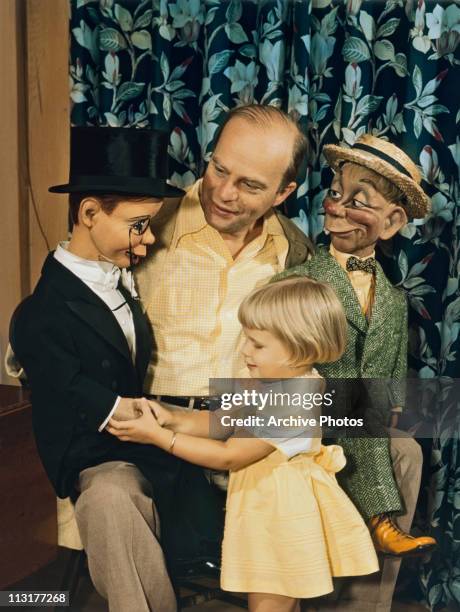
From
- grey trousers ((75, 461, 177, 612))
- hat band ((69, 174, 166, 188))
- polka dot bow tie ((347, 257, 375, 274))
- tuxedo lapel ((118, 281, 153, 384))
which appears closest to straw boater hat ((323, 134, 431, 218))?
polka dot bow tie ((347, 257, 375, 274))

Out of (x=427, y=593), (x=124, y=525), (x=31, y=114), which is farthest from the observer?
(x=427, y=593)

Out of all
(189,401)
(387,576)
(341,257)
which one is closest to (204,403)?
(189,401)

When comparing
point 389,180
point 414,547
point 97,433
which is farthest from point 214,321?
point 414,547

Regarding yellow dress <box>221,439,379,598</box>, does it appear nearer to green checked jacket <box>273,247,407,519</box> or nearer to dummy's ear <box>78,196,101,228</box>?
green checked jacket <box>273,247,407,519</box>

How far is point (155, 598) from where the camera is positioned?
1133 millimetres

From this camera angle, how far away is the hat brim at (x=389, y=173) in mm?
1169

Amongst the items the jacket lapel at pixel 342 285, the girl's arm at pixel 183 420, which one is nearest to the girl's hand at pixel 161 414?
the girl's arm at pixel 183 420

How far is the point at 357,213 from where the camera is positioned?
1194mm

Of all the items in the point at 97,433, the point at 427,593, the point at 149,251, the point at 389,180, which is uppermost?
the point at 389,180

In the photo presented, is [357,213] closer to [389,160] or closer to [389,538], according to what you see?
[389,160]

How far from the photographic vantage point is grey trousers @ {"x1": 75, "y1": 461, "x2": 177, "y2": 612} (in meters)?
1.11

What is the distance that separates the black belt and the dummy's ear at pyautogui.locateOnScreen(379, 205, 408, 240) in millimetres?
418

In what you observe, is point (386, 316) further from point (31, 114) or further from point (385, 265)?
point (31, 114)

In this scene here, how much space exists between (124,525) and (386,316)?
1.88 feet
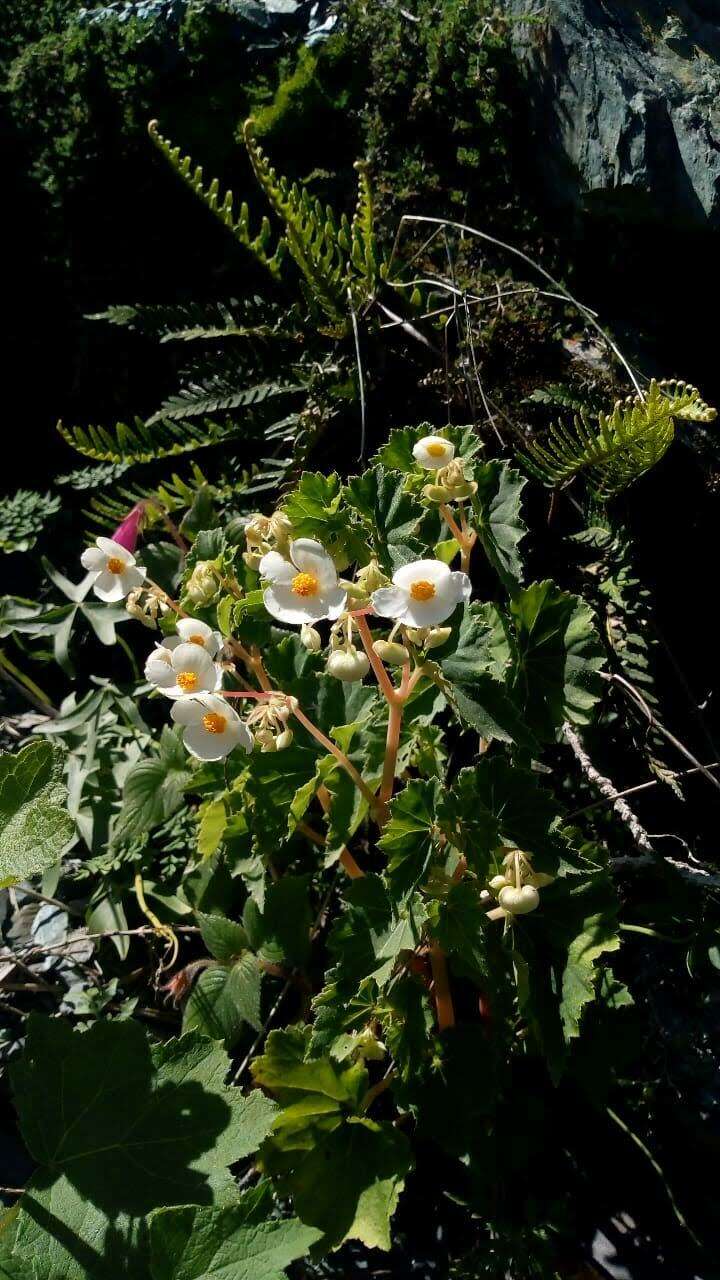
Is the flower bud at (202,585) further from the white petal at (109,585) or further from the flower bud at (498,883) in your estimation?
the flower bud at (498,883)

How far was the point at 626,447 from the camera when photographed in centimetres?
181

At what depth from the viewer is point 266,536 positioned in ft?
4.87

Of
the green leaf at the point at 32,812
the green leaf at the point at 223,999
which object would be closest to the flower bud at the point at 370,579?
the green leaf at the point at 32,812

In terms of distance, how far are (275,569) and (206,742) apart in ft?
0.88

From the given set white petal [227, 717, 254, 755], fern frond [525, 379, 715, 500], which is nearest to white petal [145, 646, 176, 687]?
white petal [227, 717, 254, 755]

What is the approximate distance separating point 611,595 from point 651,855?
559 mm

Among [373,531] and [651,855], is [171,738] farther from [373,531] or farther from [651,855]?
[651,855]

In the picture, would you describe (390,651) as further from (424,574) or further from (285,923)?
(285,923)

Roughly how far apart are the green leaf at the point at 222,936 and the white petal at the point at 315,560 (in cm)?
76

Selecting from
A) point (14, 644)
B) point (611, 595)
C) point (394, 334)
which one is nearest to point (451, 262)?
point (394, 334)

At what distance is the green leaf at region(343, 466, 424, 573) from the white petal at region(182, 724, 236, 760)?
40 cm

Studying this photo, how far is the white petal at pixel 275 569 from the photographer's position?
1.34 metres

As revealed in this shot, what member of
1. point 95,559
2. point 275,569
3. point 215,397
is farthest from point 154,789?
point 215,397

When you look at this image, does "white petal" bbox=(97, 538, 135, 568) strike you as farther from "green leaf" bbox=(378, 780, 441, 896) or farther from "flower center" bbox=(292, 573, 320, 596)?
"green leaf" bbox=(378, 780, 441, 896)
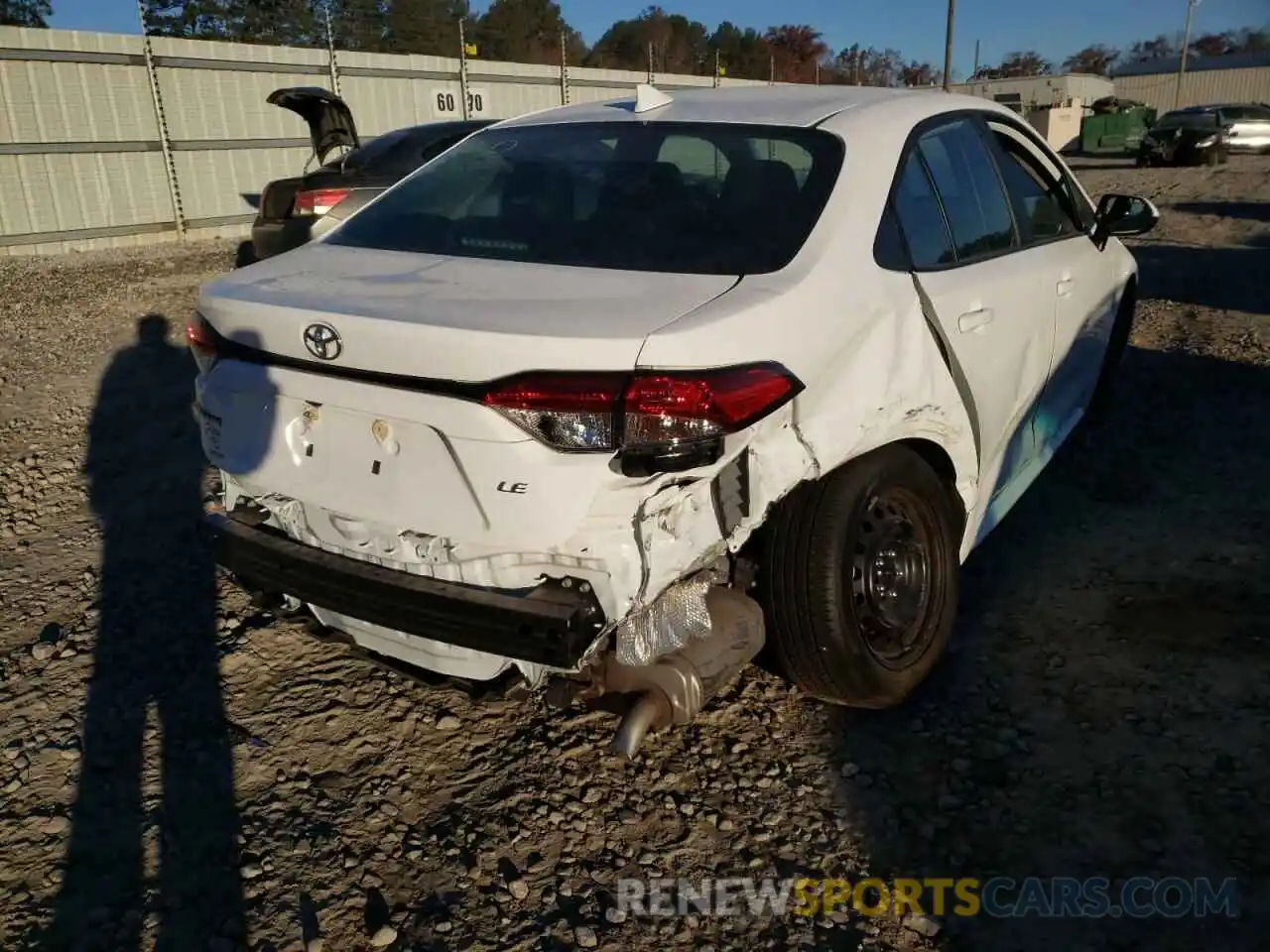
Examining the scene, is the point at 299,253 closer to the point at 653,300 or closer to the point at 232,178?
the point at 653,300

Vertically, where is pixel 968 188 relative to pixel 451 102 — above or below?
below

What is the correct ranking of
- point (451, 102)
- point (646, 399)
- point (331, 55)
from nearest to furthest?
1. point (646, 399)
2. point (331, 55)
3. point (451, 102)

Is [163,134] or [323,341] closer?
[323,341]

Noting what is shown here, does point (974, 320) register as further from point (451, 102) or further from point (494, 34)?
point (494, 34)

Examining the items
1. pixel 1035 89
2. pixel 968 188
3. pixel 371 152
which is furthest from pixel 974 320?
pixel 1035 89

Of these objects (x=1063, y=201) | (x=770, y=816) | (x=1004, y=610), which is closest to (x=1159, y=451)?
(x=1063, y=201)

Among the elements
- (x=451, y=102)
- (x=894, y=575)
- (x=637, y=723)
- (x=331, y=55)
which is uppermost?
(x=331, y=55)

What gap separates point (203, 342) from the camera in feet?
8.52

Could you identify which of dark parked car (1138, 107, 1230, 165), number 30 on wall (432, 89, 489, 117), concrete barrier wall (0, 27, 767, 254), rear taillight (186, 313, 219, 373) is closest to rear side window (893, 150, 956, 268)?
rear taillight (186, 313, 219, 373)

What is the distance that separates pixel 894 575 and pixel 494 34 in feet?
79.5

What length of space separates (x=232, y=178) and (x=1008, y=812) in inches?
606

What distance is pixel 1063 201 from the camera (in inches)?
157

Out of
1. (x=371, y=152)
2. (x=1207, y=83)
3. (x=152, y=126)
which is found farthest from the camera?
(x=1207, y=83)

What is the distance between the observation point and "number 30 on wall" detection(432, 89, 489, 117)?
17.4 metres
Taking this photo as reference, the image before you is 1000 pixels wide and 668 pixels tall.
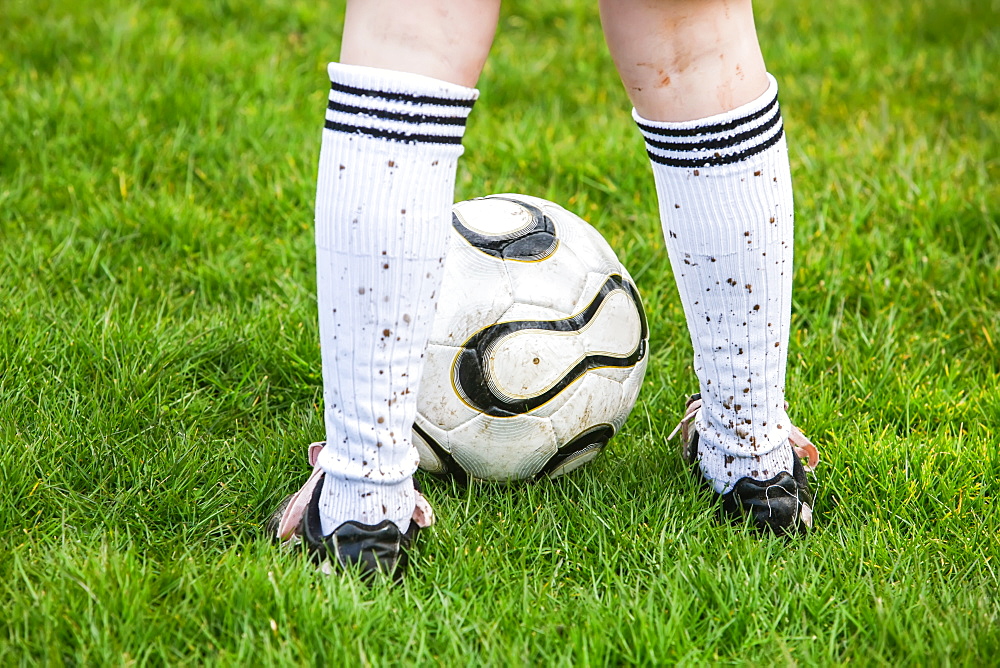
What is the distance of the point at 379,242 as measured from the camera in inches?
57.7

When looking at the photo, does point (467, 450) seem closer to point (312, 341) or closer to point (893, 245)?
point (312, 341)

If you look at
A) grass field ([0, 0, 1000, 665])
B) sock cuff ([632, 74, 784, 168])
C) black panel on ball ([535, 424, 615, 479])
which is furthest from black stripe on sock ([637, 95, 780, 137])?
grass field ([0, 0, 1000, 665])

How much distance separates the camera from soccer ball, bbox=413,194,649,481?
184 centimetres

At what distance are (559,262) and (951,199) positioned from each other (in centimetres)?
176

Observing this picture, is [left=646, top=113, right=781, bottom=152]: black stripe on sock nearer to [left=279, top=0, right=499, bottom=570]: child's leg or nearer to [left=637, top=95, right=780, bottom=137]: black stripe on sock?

Problem – Quote the records above in full, dropping each picture.

Result of the exercise –
From
- grey trousers ((75, 461, 177, 612))
- hat band ((69, 174, 166, 188))
- polka dot bow tie ((347, 257, 375, 274))
- tuxedo lapel ((118, 281, 153, 384))
which appears closest to straw boater hat ((323, 134, 431, 218))?
polka dot bow tie ((347, 257, 375, 274))

Out of (x=427, y=593), (x=124, y=525), (x=31, y=114), which is farthest from the observer?
(x=427, y=593)

Out of all
(189,401)
(387,576)
(341,257)
which one is closest to (204,403)?
(189,401)

When comparing
point 389,180
point 414,547
point 97,433
which is farthest from point 214,321?
point 414,547

Regarding yellow dress <box>221,439,379,598</box>, does it appear nearer to green checked jacket <box>273,247,407,519</box> or nearer to dummy's ear <box>78,196,101,228</box>?
green checked jacket <box>273,247,407,519</box>

How far is point (155, 598) from where the camera is positioned?
1133 millimetres

From this camera angle, how far away is the hat brim at (x=389, y=173) in mm?
1169

Amongst the items the jacket lapel at pixel 342 285, the girl's arm at pixel 183 420, which one is nearest to the girl's hand at pixel 161 414?
the girl's arm at pixel 183 420

How far is the point at 357,213 from where the camera is positioned?
1194mm

Of all the items in the point at 97,433, the point at 427,593, the point at 149,251, the point at 389,180, which is uppermost?
the point at 389,180

In the photo presented, is [357,213] closer to [389,160] or closer to [389,538], according to what you see?
[389,160]

How far from the photographic vantage point is grey trousers @ {"x1": 75, "y1": 461, "x2": 177, "y2": 612} (in meters)?
1.11

What is the distance that separates the black belt and the dummy's ear at pyautogui.locateOnScreen(379, 205, 408, 240) in millimetres?
418

In what you observe, is point (386, 316) further from point (31, 114) or further from point (385, 265)?
point (31, 114)

In this scene here, how much space exists between (124,525) and (386,316)?
1.88 feet
Is the flower bud at (202,585) further from the white petal at (109,585) or further from the flower bud at (498,883) in your estimation?
the flower bud at (498,883)

How far was the point at 626,447 from the camera when photographed in centimetres?
181

At what depth from the viewer is point 266,536 positioned in ft?
4.87

Of
the green leaf at the point at 32,812
the green leaf at the point at 223,999
which object would be closest to the flower bud at the point at 370,579?
the green leaf at the point at 32,812

In terms of distance, how far are (275,569) and (206,742) apart in ft?
0.88

From the given set white petal [227, 717, 254, 755], fern frond [525, 379, 715, 500], which is nearest to white petal [145, 646, 176, 687]?
white petal [227, 717, 254, 755]

What is the approximate distance separating point 611,595 from point 651,855?
559 mm

Among [373,531] and [651,855], is [171,738] farther from [373,531] or farther from [651,855]?
[651,855]

In the picture, would you describe (390,651) as further from (424,574) or further from (285,923)?
(285,923)

Roughly how far apart are the green leaf at the point at 222,936 and the white petal at the point at 315,560 (in cm)?
76

Selecting from
A) point (14, 644)
B) point (611, 595)
C) point (394, 334)
which one is nearest to point (451, 262)?
point (394, 334)

At what distance is the green leaf at region(343, 466, 424, 573) from the white petal at region(182, 724, 236, 760)?
40 cm

Studying this photo, how far is the white petal at pixel 275 569 from the photographer's position?
1.34 metres

As revealed in this shot, what member of
1. point 95,559
2. point 275,569
3. point 215,397
is farthest from point 154,789?
point 215,397

When you look at this image, does "white petal" bbox=(97, 538, 135, 568) strike you as farther from "green leaf" bbox=(378, 780, 441, 896) or farther from "flower center" bbox=(292, 573, 320, 596)?
"green leaf" bbox=(378, 780, 441, 896)
Examining the scene, is the point at 299,253 closer to the point at 653,300 or closer to the point at 232,178?
the point at 653,300

Vertically, where is pixel 968 188 relative to pixel 451 102 — above or below?
below

What is the correct ranking of
- point (451, 102)
- point (646, 399)
- point (331, 55)
from nearest to furthest?
1. point (646, 399)
2. point (331, 55)
3. point (451, 102)

Is [163,134] or [323,341] closer?
[323,341]

Noting what is shown here, does point (974, 320) register as further from point (451, 102) or further from point (494, 34)?
point (494, 34)

Examining the items
1. pixel 1035 89
2. pixel 968 188
3. pixel 371 152
which is furthest from pixel 974 320?
pixel 1035 89

Of these objects (x=1063, y=201) | (x=770, y=816) | (x=1004, y=610), which is closest to (x=1159, y=451)?
(x=1063, y=201)

Among the elements
- (x=451, y=102)
- (x=894, y=575)
- (x=637, y=723)
- (x=331, y=55)
which is uppermost?
(x=331, y=55)

What gap separates point (203, 342) from the camera in feet?
8.52

Could you identify which of dark parked car (1138, 107, 1230, 165), number 30 on wall (432, 89, 489, 117), concrete barrier wall (0, 27, 767, 254), rear taillight (186, 313, 219, 373) is closest to rear side window (893, 150, 956, 268)?
rear taillight (186, 313, 219, 373)

What is the distance that separates pixel 894 575 and pixel 494 34 in feet?
79.5

What length of space separates (x=232, y=178) and (x=1008, y=812) in inches?
606

What distance is pixel 1063 201 from the camera (in inches)?
157

Out of
1. (x=371, y=152)
2. (x=1207, y=83)
3. (x=152, y=126)
which is found farthest from the camera?
(x=1207, y=83)

What is the distance between the observation point and "number 30 on wall" detection(432, 89, 489, 117)?
17.4 metres
Taking this photo as reference, the image before you is 1000 pixels wide and 668 pixels tall.
What is the distance of the point at 379,242 as measured from the camera in inches?
57.7

When looking at the photo, does point (467, 450) seem closer to point (312, 341) or closer to point (893, 245)?
point (312, 341)

If you look at
A) grass field ([0, 0, 1000, 665])
B) sock cuff ([632, 74, 784, 168])
C) black panel on ball ([535, 424, 615, 479])
which is furthest from black stripe on sock ([637, 95, 780, 137])?
grass field ([0, 0, 1000, 665])

How much distance separates the camera from soccer ball, bbox=413,194,649,481?
184 centimetres

At what distance are (559,262) and (951,199) positioned from each other (in centimetres)?
176

Observing this picture, is [left=646, top=113, right=781, bottom=152]: black stripe on sock nearer to [left=279, top=0, right=499, bottom=570]: child's leg or nearer to [left=637, top=95, right=780, bottom=137]: black stripe on sock?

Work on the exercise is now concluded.